Antibiotic resistance audit

Due to the increasing problem of antibiotic resistance, an audit was carried out at Manchester University Dental Hospital to assess whether antibiotics prescribed on ground floor restorative clinic adhere to the FGDP antimicrobial prescribing guidelines. This audit was carried out retrospectively from May 2016 to December 2016; as this is not an emergency clinic, there are not vast amounts of antibiotics prescribed.

Prescriptions of amoxicillin 500mg and metronidazole 400mg were assessed. Both amoxicillin 500mg and metronidazole 400mg were being prescribed appropriately in 70% of cases, meaning the justification for which they were prescribed was in line with FGDP guidelines. Justifications for prescribing when not indicated were only included in 11% of prescriptions.

The correct dosage of amoxicillin and metronidazole were always being prescribed on ground floor restorative. It was noted when patients were given a prescription on ground floor restorative, patients were dispensed 21 capsules of either amoxicillin or metronidazole. It is unclear whether practitioners who were prescribing the antibiotic advised the patient only to take the antibiotics for the duration recommended in the FGDP guidelines, or if the patient ended up taking the whole course of antibiotics.

Correct dose, correct duration

Following conclusions from the audit, it is important that practitioners should familiarise themselves with the current guidelines for antibiotic prescribing and always ensure they are prescribing the correct dose, for the correct duration. If a course of 21 capsules is going to be dispensed to the patient, then it should be clear to the patient when to stop taking the antibiotic.

As an undergraduate fifth-year student I, like so many of my colleagues, will definitely be thinking twice before prescribing antibiotics. There has been a definite emphasis placed on not prescribing antibiotics as a first line of treatment.

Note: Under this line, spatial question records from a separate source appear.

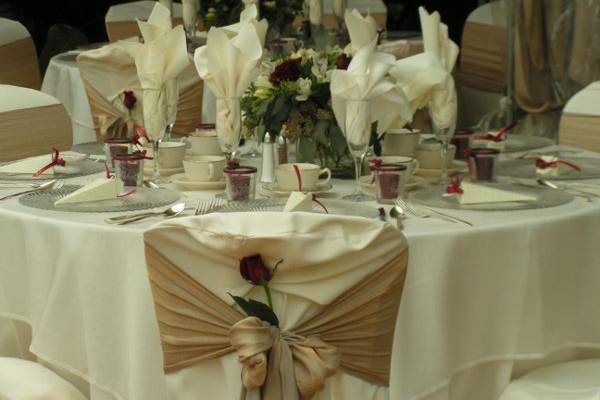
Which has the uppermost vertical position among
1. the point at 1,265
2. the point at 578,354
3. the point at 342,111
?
the point at 342,111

Current primary care dentists need to change bad prescribing habits and hopefully new dentists can stick to what they learnt at university. Both current and future dentists have a responsibility to prescribe appropriately to ensure that antibiotics remain an effective treatment.


Pav Chana is a fifth year BDS student at the University of Manchester and is hoping to graduate in July 2017. She will then go on to complete her dental foundation training in the North Central London Scheme.